Cet ensemble, disent-ils, doit être considéré comme un pays unique : l’intégration économique, commencée avec l’instauration de l’ALENA, est aujourd’hui très avancée. Les trois pays ont la même idéologie, les mêmes intérêts en matière de défense, et coopèrent étroitement sur tous les plans, économiques culturels et militaires. Le Mexique est devenu un pays moderne, où l’état de droit est respecté, comme dans les deux autres pays. Mexique et Canada s’américanisent à grande vitesse et l’intégration économique et culturelle est considérable
Ce scénario n’est pas invraisemblable. Cet ensemble est en effet la première puissance du monde et le sera longtemps : une population totale actuelle de 470 millions d’habitants, qui sera de 540 millions en 2030. Un PIB total de 19.000 milliards de dollars, qui sera d’au moins 25.000 milliards dès 2018. Dans les deux cas, bien supérieur à celui de la Chine.
Les Etats-Unis, qui se voient naturellement en leader de cette coalition, retarderaient ainsi, comme l’Empire romain, le moment de son déclin. Toute la stratégie américaine va donc se concentrer sur la réussite de cette intégration économique, pour la compléter par une intégration politique, en employant pour cela les grands moyens. Et cette intégration pourrait être plus facile à réussir que celle que tentent les membres de l’Union Européenne : Les Américains ne sont que trois, avec une puissance dominante, qui peut tenter de dicter sa loi.

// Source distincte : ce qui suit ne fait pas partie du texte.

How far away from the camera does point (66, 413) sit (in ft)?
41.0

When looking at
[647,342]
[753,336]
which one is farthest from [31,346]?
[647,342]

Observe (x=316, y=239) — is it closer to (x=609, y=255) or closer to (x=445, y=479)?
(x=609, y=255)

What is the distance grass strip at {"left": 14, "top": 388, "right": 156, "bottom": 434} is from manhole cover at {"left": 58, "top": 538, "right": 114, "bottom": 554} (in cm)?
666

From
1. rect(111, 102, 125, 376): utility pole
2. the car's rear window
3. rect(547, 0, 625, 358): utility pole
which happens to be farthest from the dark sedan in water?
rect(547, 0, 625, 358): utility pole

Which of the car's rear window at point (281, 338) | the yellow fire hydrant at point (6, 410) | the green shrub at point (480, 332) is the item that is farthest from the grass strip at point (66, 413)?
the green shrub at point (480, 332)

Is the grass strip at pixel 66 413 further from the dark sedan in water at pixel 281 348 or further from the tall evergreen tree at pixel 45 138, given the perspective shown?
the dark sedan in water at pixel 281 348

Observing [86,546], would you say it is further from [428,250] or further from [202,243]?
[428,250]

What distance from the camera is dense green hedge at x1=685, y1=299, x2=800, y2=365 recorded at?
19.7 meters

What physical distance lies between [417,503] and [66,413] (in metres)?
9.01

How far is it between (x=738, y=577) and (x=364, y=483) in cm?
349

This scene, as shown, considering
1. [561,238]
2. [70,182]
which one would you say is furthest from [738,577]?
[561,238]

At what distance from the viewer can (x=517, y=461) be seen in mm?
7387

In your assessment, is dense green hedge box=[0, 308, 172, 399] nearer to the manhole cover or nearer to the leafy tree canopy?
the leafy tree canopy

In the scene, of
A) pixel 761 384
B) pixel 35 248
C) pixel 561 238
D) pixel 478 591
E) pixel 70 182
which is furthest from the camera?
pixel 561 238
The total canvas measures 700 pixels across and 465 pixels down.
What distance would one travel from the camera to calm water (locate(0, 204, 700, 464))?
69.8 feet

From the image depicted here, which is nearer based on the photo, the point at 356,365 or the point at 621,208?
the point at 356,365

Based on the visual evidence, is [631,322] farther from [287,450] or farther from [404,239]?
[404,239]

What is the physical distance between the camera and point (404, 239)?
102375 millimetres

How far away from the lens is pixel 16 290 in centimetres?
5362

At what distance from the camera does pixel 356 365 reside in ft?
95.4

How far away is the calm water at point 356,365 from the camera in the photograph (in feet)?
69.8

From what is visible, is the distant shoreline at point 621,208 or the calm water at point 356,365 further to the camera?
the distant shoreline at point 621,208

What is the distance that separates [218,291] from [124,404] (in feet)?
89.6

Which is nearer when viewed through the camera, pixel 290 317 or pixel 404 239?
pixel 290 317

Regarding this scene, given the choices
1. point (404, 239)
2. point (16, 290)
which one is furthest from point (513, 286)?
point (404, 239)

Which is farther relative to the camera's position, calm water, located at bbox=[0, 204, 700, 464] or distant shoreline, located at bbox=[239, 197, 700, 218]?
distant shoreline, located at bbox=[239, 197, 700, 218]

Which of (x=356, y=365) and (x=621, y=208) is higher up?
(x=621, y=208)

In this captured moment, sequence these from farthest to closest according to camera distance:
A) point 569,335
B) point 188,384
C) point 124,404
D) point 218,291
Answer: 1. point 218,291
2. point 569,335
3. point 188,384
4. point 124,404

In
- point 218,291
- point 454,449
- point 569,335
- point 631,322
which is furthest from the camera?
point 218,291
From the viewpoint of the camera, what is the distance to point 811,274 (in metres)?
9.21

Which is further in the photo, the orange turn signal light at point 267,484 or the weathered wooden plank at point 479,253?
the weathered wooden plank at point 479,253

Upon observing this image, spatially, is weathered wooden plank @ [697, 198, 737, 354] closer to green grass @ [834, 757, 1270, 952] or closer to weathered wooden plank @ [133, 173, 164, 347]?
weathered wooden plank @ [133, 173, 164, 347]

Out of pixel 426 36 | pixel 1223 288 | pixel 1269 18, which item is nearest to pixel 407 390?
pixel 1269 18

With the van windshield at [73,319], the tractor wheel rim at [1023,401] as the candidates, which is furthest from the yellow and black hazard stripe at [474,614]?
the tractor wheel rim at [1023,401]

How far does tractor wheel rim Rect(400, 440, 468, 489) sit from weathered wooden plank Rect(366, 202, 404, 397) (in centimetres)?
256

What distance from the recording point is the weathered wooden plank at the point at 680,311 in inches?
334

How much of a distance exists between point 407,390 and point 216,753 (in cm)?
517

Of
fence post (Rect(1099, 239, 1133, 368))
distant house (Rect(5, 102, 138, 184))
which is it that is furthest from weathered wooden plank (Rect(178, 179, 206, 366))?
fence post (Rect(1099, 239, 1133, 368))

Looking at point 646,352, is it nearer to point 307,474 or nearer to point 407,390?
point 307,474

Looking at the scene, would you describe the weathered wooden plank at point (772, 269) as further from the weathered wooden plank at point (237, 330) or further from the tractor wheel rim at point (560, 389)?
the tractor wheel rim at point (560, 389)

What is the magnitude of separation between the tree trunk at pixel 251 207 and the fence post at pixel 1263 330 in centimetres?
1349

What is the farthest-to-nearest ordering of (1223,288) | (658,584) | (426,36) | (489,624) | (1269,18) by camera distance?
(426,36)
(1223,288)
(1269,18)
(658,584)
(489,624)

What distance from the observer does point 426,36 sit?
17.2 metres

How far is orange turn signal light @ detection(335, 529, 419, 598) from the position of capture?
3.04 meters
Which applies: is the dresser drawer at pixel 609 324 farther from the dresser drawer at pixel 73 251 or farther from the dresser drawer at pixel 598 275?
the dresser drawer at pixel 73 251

Cela aurait des conséquences géostratégiques considérables. Une domination de l’Amérique du Nord sur l’Amérique du Sud, et sur l’Europe, qui ne mesure pas, par exemple, les conséquences d’une telle union sur la négociation commerciale qui commence avec les seuls Etats-Unis.
Pour autant, bien des obstacles s’y opposent : D’abord parce que les différences de niveaux de vie entre les Etats-Unis et le Mexique sont gigantesques : Le PIB du Mexique est inférieur à celui du Canada, pour une population 4 fois supérieure. Les dynamiques démographiques sont aussi très différentes : l’âge médian est de 38 ans aux Etats-Unis et au Canada, et de 26 au Mexique, et il sera en 2030, de 40 ans aux USA et de 33 ans au Mexique. De plus, une grande partie de l’intégration économique de ces pays est criminelle : les deux tiers de la marijuana consommée aux Etats-Unis seraient importés du Mexique. 95% de la cocaïne entrant sur le territoire des Etats-Unis viendrait du Mexique. Au total, la consommation de drogue aux Etats-Unis rapporterait 30 milliards de dollars par an aux cartels mexicains, qui alimentent une véritable économie parallèle représentant plus de 3% du PIB mexicain. Avec des conséquences meurtrières extrêmes : les violences auraient fait près de 100.000 morts et disparus au cours des 6 dernières années. Ceci sera sans doute un prétexte pour mettre en commun des moyens militaires considérables.
De plus, Mexicains et Canadiens sont très soucieux de leur indépendance, depuis leur création, et n’ont aucune raison d’accepter de la remettre en cause. Ni les Francophones, ni les hispanophones n’accepteront la domination des anglophones. Ils sont loin d’accepter la dollarisation de leurs économies.
A moins que, par un retournement de l’histoire, les Etats-Unis ne deviennent Mexicains : En 2050, les Etats-Unis devraient être le premier pays de langue espagnole au monde ; la population hispanique y représentera alors 30% de la population (132 millions de personnes, contre 52 millions (17% de la population) aujourd’hui) et elle représentera alors les deux-tiers de la population de l’ALENA. Cette alliance pourrait donc, être, à terme, pour les Etats-Unis d’aujourd’hui, un marché de dupes. Comme ce fut le cas pour bien des empires avant eux.
Nous avons donc aujourd’hui une course entre deux ensembles tentant de s’intégrer politiquement. A nous de faire au plus vite. Et de ne pas abandonner les communautés francophones d’Amérique, plus importantes que jamais.